Einmalige Kooperation von SOS-Kinderdörfer weltweit und Universität

UNIKIMS, die Management School der Universität Kassel, kooperiert mit sozialer Hilfsorganisation: Weltweit erster Online-Masterstudiengang Wind Energy Systems nimmt Studierende aus Schwellen- und Entwicklungsländern auf.

Die UNIKIMS, die Management School der Universität Kassel, ist Pionierin: Schon 2015 hat sie den weltweiten ersten Online-Masterstudiengang Wind Energy Systems ins Leben gerufen. Nun öffnet sie ihn – in Kooperation mit SOS-Kinderdörfer weltweit – mit einem Stipendienprogramm für talentierte und zielorientierte Ingenieurinnen und Ingenieure aus Schwellen- und Entwicklungsländern. Die UNIKIMS gibt damit ihre Antwort auf eine der großen Herausforderung unserer Zeit, indem sie die Megathemen Klima und Bildung miteinander verbindet. Die Welt hat schließlich noch für lange Zeit einen kaum stillbaren Bedarf an Erneuerbaren Energien sowie an Ingenieurinnen und Ingenieuren, die diese Energien weltweit nutzbar machen können.
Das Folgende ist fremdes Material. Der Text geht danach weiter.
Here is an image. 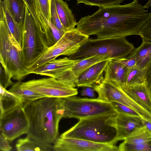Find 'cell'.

KASSEL. Im weltweit ersten und berufsbegleitenden online-Masterstudiengang Wind Energy Systems (wes.online) studieren von Herbst 2021 an dreizehn Ingenieurinnen und Ingenieure, die als Kinder oder Jugendliche in einem SOS-Kinderdorf aufgewachsen sind, oder deren Familie im Rahmen eines SOS-Familienstärkungsprogramms unterstützt wurde.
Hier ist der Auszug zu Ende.